» **Written problem**
Please give every line of the records below as a numbered list, leaving out blank lines.

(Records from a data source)
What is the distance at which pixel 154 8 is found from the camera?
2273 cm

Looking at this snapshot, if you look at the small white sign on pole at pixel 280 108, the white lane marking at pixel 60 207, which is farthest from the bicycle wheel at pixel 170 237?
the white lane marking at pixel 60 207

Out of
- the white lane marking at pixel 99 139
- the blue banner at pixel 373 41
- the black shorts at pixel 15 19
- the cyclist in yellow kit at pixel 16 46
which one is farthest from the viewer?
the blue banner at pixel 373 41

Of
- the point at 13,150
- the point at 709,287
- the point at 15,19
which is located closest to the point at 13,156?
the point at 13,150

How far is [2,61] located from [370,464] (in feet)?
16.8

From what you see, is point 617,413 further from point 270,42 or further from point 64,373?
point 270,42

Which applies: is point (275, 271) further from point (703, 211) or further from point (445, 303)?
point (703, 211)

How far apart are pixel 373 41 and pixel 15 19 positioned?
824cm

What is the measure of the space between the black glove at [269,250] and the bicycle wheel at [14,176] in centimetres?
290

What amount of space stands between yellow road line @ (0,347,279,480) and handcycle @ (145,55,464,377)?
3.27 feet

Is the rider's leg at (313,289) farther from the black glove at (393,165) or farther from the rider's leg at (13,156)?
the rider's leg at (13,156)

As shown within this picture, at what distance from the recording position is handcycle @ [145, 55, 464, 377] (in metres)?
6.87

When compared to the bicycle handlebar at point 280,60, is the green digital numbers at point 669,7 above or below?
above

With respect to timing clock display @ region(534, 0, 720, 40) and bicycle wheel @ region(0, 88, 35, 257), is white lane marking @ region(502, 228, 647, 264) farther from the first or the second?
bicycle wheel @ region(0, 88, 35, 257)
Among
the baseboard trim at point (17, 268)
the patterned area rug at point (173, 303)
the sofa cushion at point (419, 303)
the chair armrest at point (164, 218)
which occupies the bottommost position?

» **Solved problem**
1. What is the distance at which pixel 154 8 is found from the camera?
2. 2273 cm
3. Looking at this snapshot, if you look at the small white sign on pole at pixel 280 108, the white lane marking at pixel 60 207, which is farthest from the bicycle wheel at pixel 170 237?
4. the white lane marking at pixel 60 207
5. Out of
6. - the white lane marking at pixel 99 139
7. - the blue banner at pixel 373 41
8. - the black shorts at pixel 15 19
9. - the cyclist in yellow kit at pixel 16 46
10. which one is farthest from the viewer?
11. the blue banner at pixel 373 41
12. Of
13. - the point at 13,150
14. - the point at 709,287
15. - the point at 15,19
16. which is located closest to the point at 13,156?
17. the point at 13,150
18. How far is [2,61] located from [370,464] (in feet)?
19. 16.8
20. From what you see, is point 617,413 further from point 270,42 or further from point 64,373?
21. point 270,42
22. Which applies: is point (275, 271) further from point (703, 211) or further from point (445, 303)?
23. point (703, 211)
24. How far apart are pixel 373 41 and pixel 15 19 positioned?
25. 824cm
26. What is the measure of the space between the black glove at [269,250] and the bicycle wheel at [14,176] in centimetres?
27. 290
28. What amount of space stands between yellow road line @ (0,347,279,480) and handcycle @ (145,55,464,377)?
29. 3.27 feet
30. Is the rider's leg at (313,289) farther from the black glove at (393,165) or farther from the rider's leg at (13,156)?
31. the rider's leg at (13,156)
32. As shown within this picture, at what distance from the recording position is handcycle @ [145, 55, 464, 377] (in metres)?
33. 6.87
34. When compared to the bicycle handlebar at point 280,60, is the green digital numbers at point 669,7 above or below?
35. above
36. With respect to timing clock display @ region(534, 0, 720, 40) and bicycle wheel @ region(0, 88, 35, 257), is white lane marking @ region(502, 228, 647, 264) farther from the first or the second?
37. bicycle wheel @ region(0, 88, 35, 257)
38. Among
39. the baseboard trim at point (17, 268)
40. the patterned area rug at point (173, 303)
41. the sofa cushion at point (419, 303)
42. the chair armrest at point (164, 218)
43. which occupies the bottommost position?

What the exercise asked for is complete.